__Listed entries__
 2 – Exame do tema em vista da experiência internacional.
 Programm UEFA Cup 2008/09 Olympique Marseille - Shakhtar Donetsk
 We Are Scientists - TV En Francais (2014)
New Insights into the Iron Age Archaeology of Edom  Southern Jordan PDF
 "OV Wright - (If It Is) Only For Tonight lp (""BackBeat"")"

--

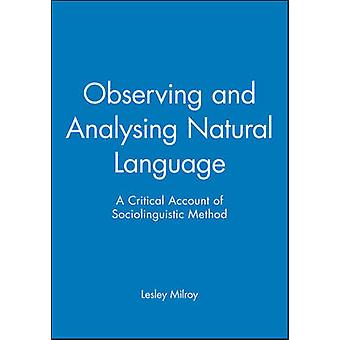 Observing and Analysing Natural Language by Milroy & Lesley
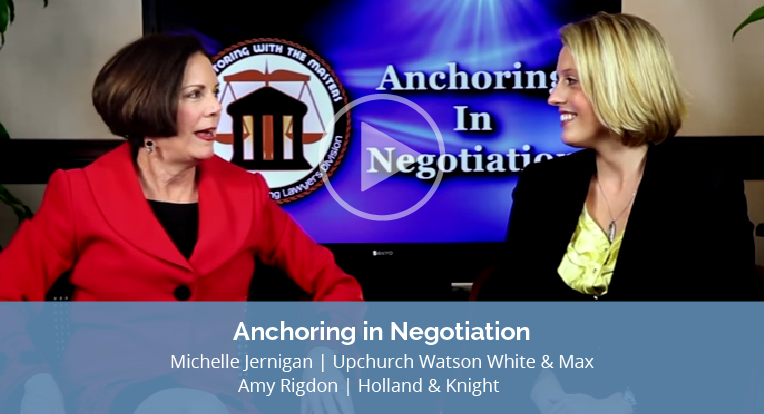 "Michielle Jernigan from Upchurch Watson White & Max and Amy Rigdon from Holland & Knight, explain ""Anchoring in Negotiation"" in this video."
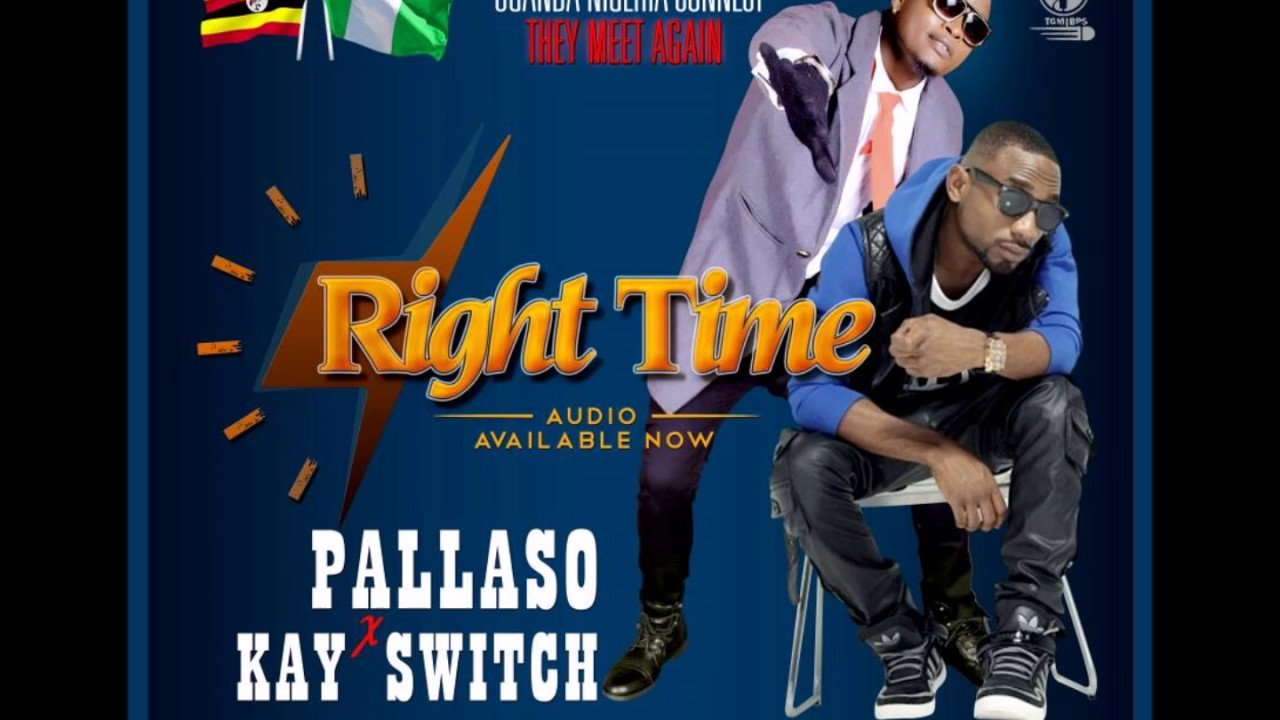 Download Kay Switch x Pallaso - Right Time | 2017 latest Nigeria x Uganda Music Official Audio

__Task item__
Return word for word the lines above from the line with "2 – Exame do" to the line with "Wright - (If", including both and leaving out all others.

__Output for this exercise__
 2 – Exame do tema em vista da experiência internacional.
 Programm UEFA Cup 2008/09 Olympique Marseille - Shakhtar Donetsk
 We Are Scientists - TV En Francais (2014)
New Insights into the Iron Age Archaeology of Edom  Southern Jordan PDF
 "OV Wright - (If It Is) Only For Tonight lp (""BackBeat"")"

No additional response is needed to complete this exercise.